**Extract to read**
There are several phases involved in replacing teeth with dental implants:

1.Extraction: Unless your tooth has already been missing for 6 months or longer, you will need to have your compromised tooth removed, and the implant can be placed 4-6 months later, after the bone heals. Some circumstances allow the implant to be placed immediately (the day of extraction). Other times, you may require a bone graft to preserve or re-build an optimal amount of bone prior to implant placement.

2. Implant placement (surgery): Once the bone/graft has healed, you are ready for the implant to be placed into your jawbone. Sometimes, you will need to have a CT scan done prior to implant surgery. A CT scan is a 3-dimensional x-ray that helps us see exactly how much bone is available, and to make sure that the implant is not placed near a nerve or sinus. Once the implant is placed, it needs 4-6 months to heal and integrate into your bone.

3. Uncovering the implant: This step is only necessary if your implant was fully covered by gum tissue during implant placement (at surgeon’s discretion for optimal results). This is a small surgery that reveals part of the implant to allow us to connect a crown/bridge to it. Once your gums heal (1-2 weeks), you will be ready to have your crown/bridge placed.

4. Placing a Crown/Bridge: We will take imprints or “impressions” of your teeth, and a dental laboratory will fabricate a crown/bridge to fit perfectly and match the color of the rest of your teeth.

Bone Grafting:

There are specific requirements regarding the amount of bone needed to optimally place an implant into the jawbone. If you do not have an adequate amount of bone, you will require grafting to re-build an optimal amount. Most bone grafts require 4-6 months to mature prior to surgically placing a dental implant. If you require extensive bone grafting, you will most likely require a CT scan (a 3-dimensional x-ray) to help us determine how much bone you need.

**Input data**
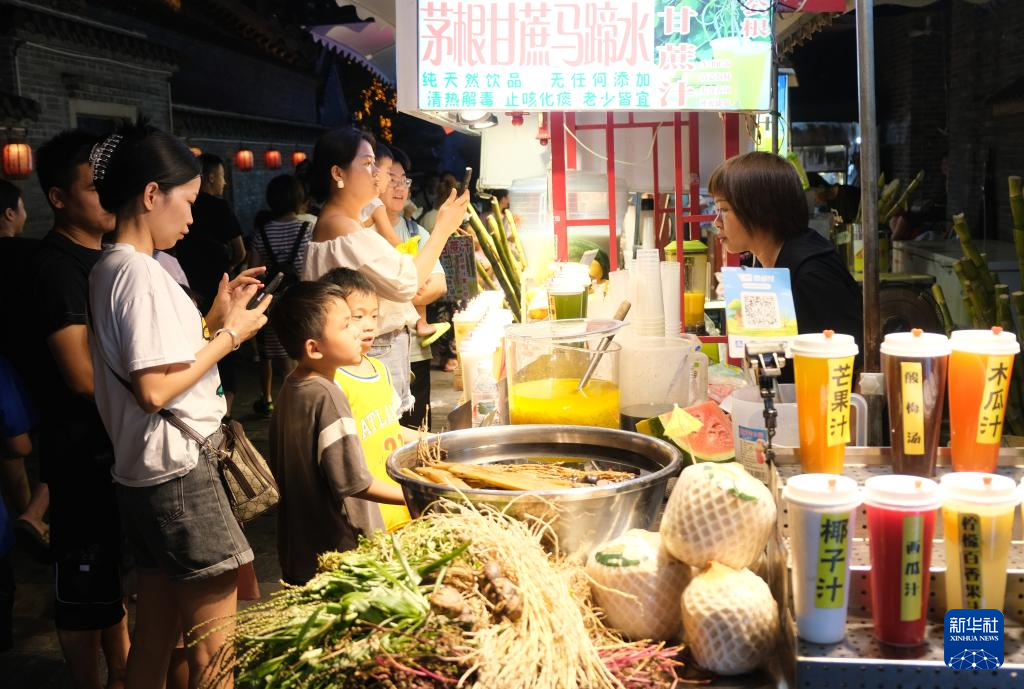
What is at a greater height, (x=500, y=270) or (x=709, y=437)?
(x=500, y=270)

* * *

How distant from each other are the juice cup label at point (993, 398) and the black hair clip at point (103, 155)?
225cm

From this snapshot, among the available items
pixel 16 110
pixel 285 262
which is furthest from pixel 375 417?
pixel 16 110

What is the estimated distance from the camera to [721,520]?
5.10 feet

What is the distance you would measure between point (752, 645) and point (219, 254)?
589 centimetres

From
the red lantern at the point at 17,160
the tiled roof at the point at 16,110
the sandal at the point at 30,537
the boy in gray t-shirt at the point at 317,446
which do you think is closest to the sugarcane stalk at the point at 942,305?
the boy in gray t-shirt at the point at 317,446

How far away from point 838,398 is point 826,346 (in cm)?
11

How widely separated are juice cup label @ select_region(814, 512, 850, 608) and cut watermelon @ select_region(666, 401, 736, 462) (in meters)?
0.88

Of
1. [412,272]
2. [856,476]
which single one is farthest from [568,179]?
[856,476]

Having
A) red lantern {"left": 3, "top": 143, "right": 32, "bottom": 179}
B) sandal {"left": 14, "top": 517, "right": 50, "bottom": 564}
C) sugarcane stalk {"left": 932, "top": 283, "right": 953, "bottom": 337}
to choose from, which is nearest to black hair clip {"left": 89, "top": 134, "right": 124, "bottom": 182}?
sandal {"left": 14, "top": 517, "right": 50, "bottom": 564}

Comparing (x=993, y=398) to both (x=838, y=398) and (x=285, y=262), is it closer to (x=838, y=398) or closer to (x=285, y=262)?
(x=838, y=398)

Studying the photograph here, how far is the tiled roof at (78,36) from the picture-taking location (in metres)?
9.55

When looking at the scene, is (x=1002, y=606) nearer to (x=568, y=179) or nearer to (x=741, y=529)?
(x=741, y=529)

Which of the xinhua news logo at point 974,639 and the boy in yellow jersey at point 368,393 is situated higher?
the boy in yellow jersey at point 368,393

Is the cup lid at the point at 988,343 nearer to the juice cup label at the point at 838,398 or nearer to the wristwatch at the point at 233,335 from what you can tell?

**Action item A**
Return the stretch of the dental implant text from "4. Placing a" through "bone you need.", copied word for word.
**Action item B**
Take the dental implant text further, picking up after its final sentence.

**Final answer A**
4. Placing a Crown/Bridge: We will take imprints or “impressions” of your teeth, and a dental laboratory will fabricate a crown/bridge to fit perfectly and match the color of the rest of your teeth.

Bone Grafting:

There are specific requirements regarding the amount of bone needed to optimally place an implant into the jawbone. If you do not have an adequate amount of bone, you will require grafting to re-build an optimal amount. Most bone grafts require 4-6 months to mature prior to surgically placing a dental implant. If you require extensive bone grafting, you will most likely require a CT scan (a 3-dimensional x-ray) to help us determine how much bone you need.

**Final answer B**
Risks:
Excessive bleeding during surgery: Rarely a problem unless you have a bleeding disorder or are taking blood thinners. Be sure to tell our dentists about any medical conditions, or medications/supplements you may be taking.

Post-operative infection: Rarely a problem if you follow post-operative instructions and take all the medications/antibiotics prescribed to you. If you develop a post-operative infection, you may need to have the procedure re-done at no additional cost.

Implant failure: The success of dental implants is documented to be well over 95%, and failure occurs very rarely. Implant failure is most likely to happen within the first 2-6 weeks after surgical implant placement, or shortly after placing the implant crown/bridge. In the unlikely event of implant failure, your treatment will be re-done at no additional cost. If your first implant fails, it does NOT mean that the second implant will be pre-disposed to failure!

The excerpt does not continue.